— Page extract —

────────────────

I am not doubting that Lisp is a language with which can be used to write succesful commercial applications. I am questioning the claim that it is vastly more productive for commercial applications. Of course it is not really possible to say how somebody else in a different language would have needed, so maybe a compromise would be to see some 'magical'lisp code examples.


ITA software would definitely be worth looking at, but you would need to get hired by the right team.

More details here http://www.paulgraham.com/carl.html you can also glean more information by searching over older discussions about ITA on HN.


This is really interesting. I am amazed by the circumvention of the GC for large data; this thought would have never occured to me.


If it runs on C++ now, it's been rewritten. Sabre predates C by many, many years and it almost predates Bjarne Stroustrup himself. I suspect a lot of it got moved to IBM assembly when they moved to S/360 mainframes in the early 70's. TPF is a descendant of that project.


I interviewed for a job working on Sabre in the late 80s, I was told it was written in C.


I suppose it no longer runs on IBM mainframes either. The original 360 port was in assembly and a dialect of PL/1.


Thats the story beeing told. Since I havent seen it, my critical mind starts to think, that this is actually a myth. Do you know of any published (in the sense one can reas the code) examples that show this claim (and the reddit v1 is not such an example)

(Of course anybody can chime in, it should be actually easy, if the claim that here the experts are lingering around)


See S-expressions in another way like this http://cirru.org/ .


I have a complaint. Each comment from the parent poster has been downvoted, so much so that I struggle to read them.

────────────────

— Provided material —
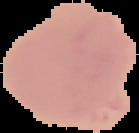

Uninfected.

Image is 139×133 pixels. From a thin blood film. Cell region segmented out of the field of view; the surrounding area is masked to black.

────────────────

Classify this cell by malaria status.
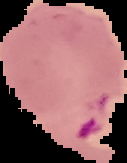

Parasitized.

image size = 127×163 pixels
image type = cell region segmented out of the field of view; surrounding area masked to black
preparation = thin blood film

────────────────

— Do this —
According to the discussion thread, in what languages was the original 360 port of Sabre written?

— Result of this task —
Assembly and a dialect of PL/1.